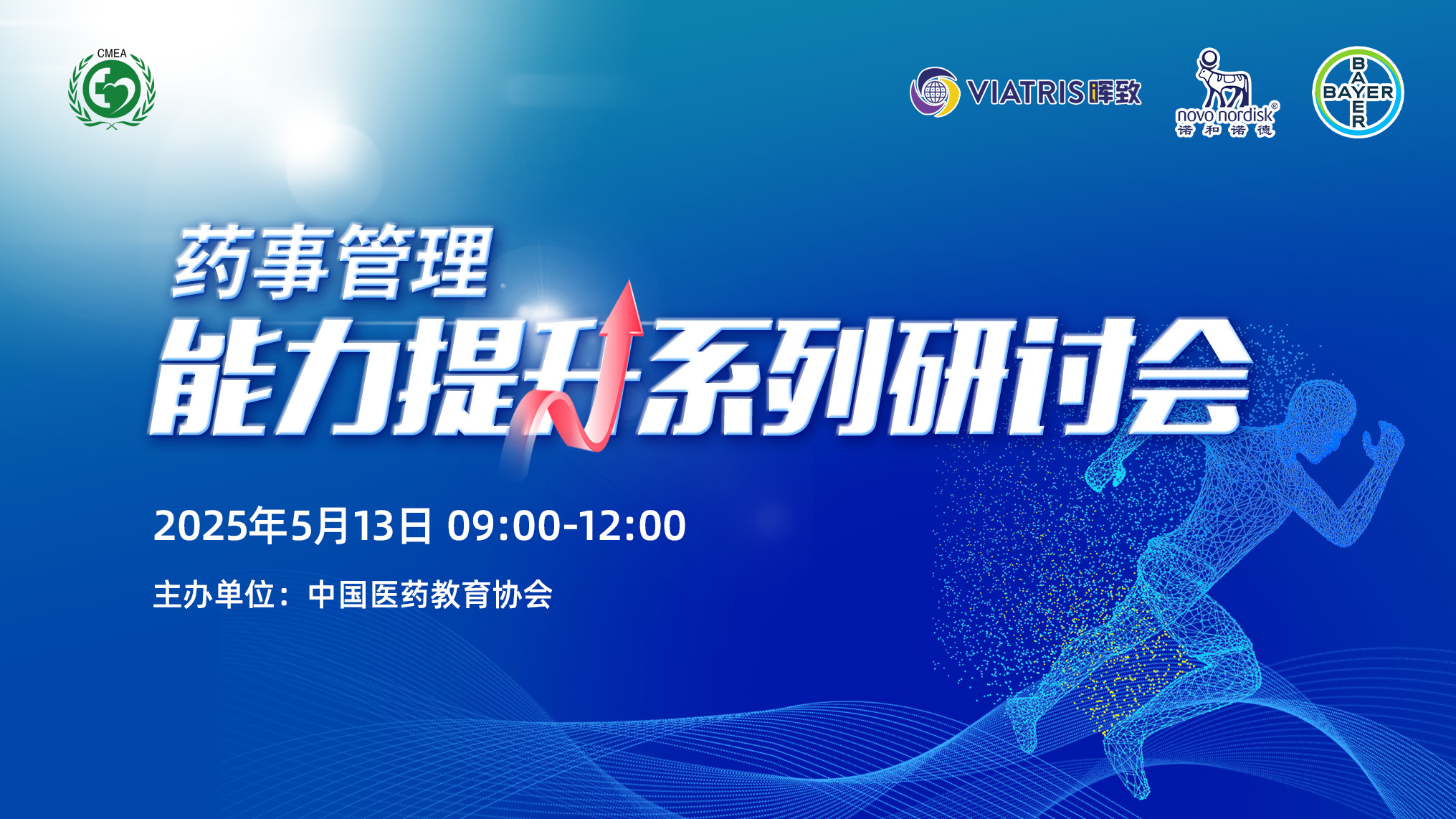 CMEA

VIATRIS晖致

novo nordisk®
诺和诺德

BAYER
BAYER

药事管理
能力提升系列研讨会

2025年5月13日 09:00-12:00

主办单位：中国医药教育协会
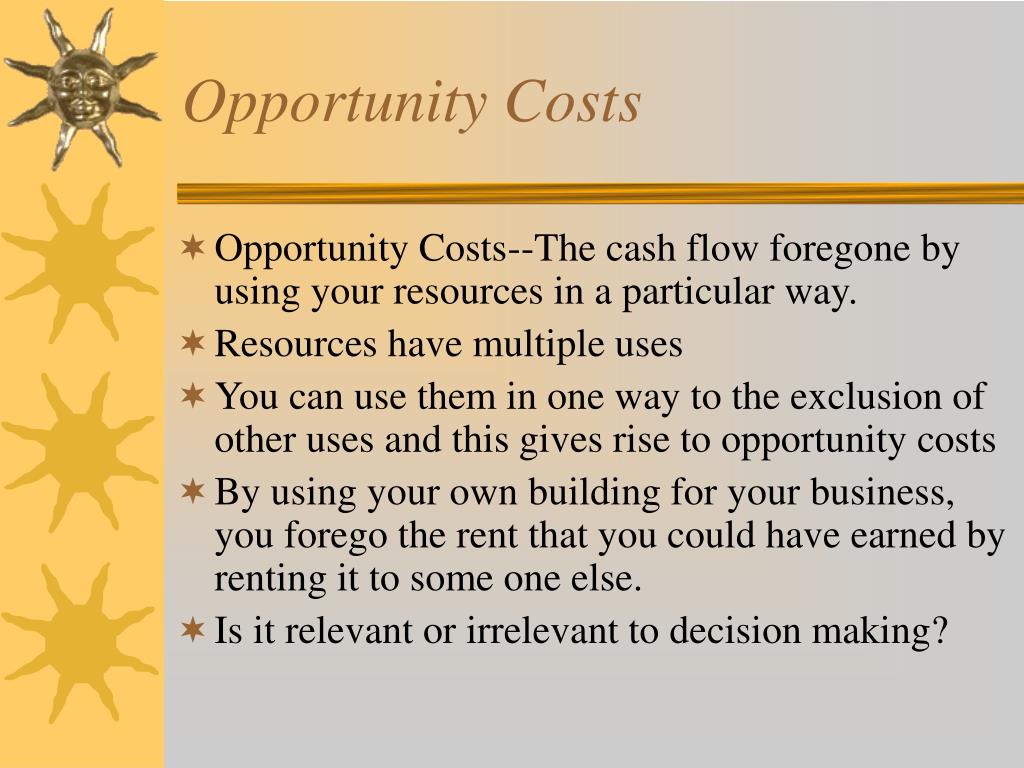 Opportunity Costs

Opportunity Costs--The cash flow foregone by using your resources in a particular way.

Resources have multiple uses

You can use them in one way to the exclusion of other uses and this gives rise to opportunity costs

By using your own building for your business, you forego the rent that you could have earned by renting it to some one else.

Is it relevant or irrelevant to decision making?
==
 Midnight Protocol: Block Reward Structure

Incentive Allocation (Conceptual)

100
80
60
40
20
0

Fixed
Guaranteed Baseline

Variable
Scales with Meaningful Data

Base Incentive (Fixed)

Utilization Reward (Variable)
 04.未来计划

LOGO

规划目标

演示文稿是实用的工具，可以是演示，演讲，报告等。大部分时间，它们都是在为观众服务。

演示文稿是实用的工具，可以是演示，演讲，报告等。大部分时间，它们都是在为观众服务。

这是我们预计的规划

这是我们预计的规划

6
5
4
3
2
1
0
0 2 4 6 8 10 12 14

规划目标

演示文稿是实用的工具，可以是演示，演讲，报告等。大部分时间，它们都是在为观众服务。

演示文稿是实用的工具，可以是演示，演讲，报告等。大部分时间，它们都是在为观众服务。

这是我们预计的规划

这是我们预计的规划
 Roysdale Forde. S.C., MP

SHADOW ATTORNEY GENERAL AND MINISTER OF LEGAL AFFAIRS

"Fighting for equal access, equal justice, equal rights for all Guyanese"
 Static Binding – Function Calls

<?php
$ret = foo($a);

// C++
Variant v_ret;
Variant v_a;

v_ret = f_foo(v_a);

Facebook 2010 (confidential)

[What to produce]: Copy out only the lines above from the one with "equal access, equal" to the one with "Facebook 2010 (confidential)", inclusive, exactly as they stand.

[Result of the task]:
"Fighting for equal access, equal justice, equal rights for all Guyanese"
 Static Binding – Function Calls

<?php
$ret = foo($a);

// C++
Variant v_ret;
Variant v_a;

v_ret = f_foo(v_a);

Facebook 2010 (confidential)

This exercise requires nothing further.